Input material –
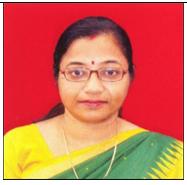 Dr. Madhuchhanda Pattnaik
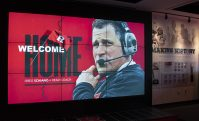 Rutgers University welcomes Greg Schiano as the Scarlet Knights new football coach at the Hale Center on the Rutgers Piscataway campus on Dec. 4, 2019.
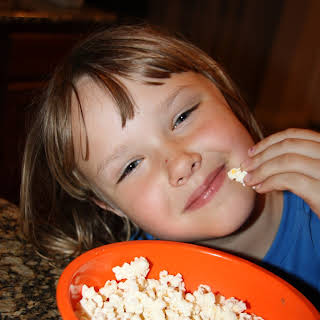 Homemade Popcorn.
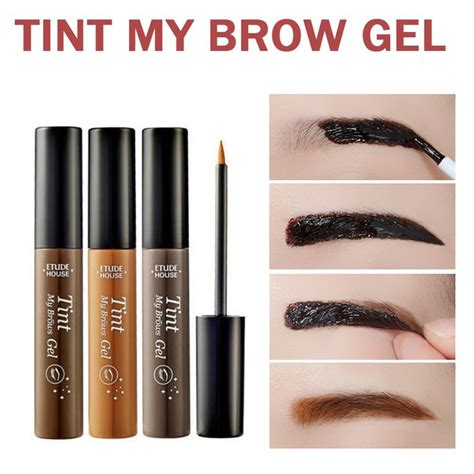 brow gel colors 25 best ideas about tattooed eyebrows on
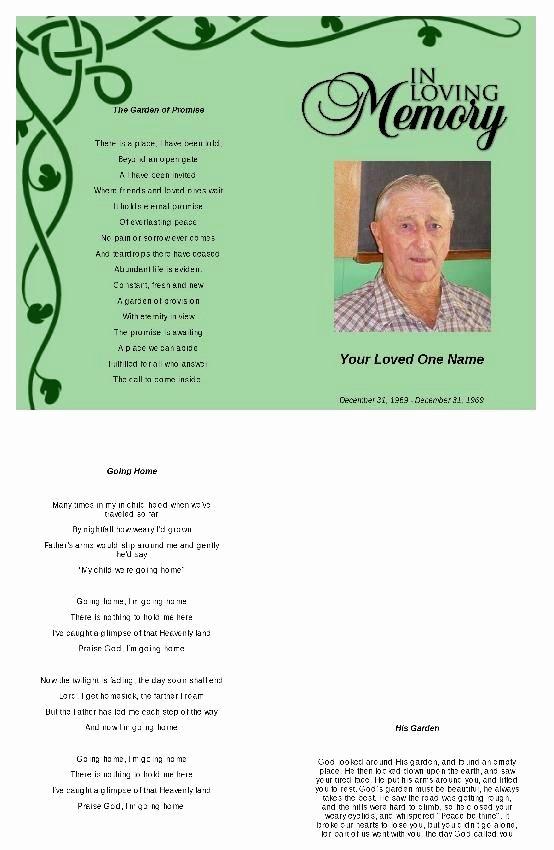 Funeral Mass Program Template Beautiful Irish Green Funeral Program Template Funeral Program Template
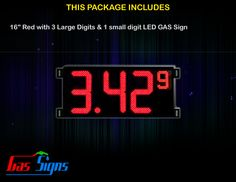 16 Inch Gas Price LED Sign (Digital) Red with 3 Large Digits & 1 small digit with housing dimension H507mm x W1077mm x D55mmand format 8.88 9 comes with complete set of Control Box, Power Cable, Signal Cable & 2 RF Remote Controls (Free remote controls).
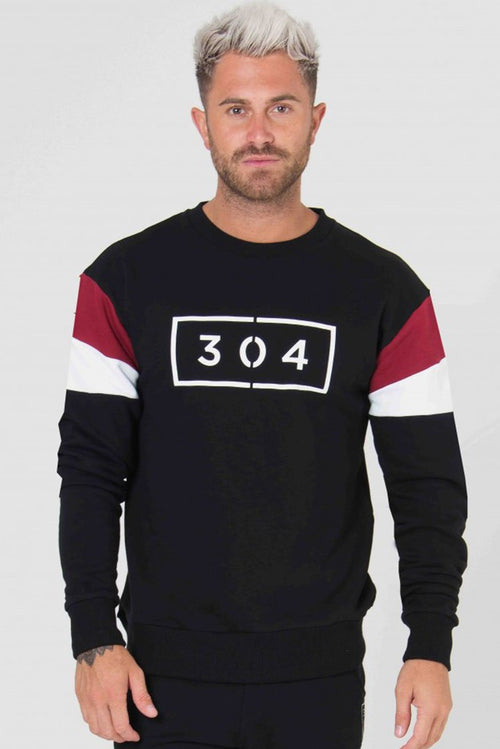 304 Clothing Jackson Sweater Black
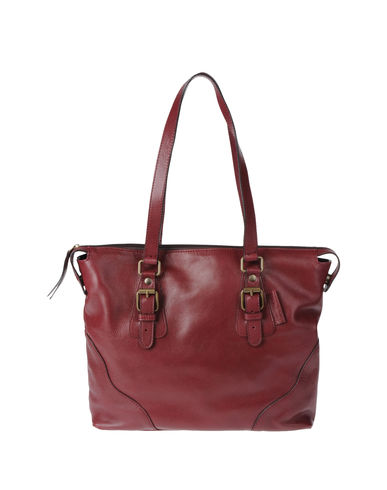 MANUFACTURE D&#39;ESSAI - Medium leather bag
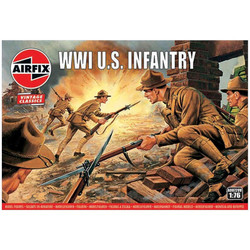 AIRFIX A00729V WW1 U.S Infantry - Vintage Classics 1:76 Figures Model Kit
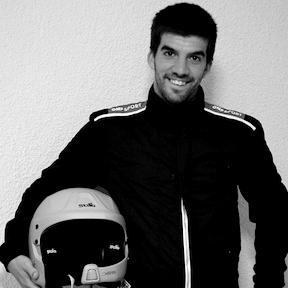 Oscar_Sanglas-blackwhite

Task goal – Leave the pictures out and restate exactly the lines from the one that has "Homemade Popcorn." through the final line of the entries above, both ends included.

Your solution –
 Homemade Popcorn.
 brow gel colors 25 best ideas about tattooed eyebrows on
 Funeral Mass Program Template Beautiful Irish Green Funeral Program Template Funeral Program Template
 16 Inch Gas Price LED Sign (Digital) Red with 3 Large Digits & 1 small digit with housing dimension H507mm x W1077mm x D55mmand format 8.88 9 comes with complete set of Control Box, Power Cable, Signal Cable & 2 RF Remote Controls (Free remote controls).
 304 Clothing Jackson Sweater Black
 MANUFACTURE D&#39;ESSAI - Medium leather bag
 AIRFIX A00729V WW1 U.S Infantry - Vintage Classics 1:76 Figures Model Kit
 Oscar_Sanglas-blackwhite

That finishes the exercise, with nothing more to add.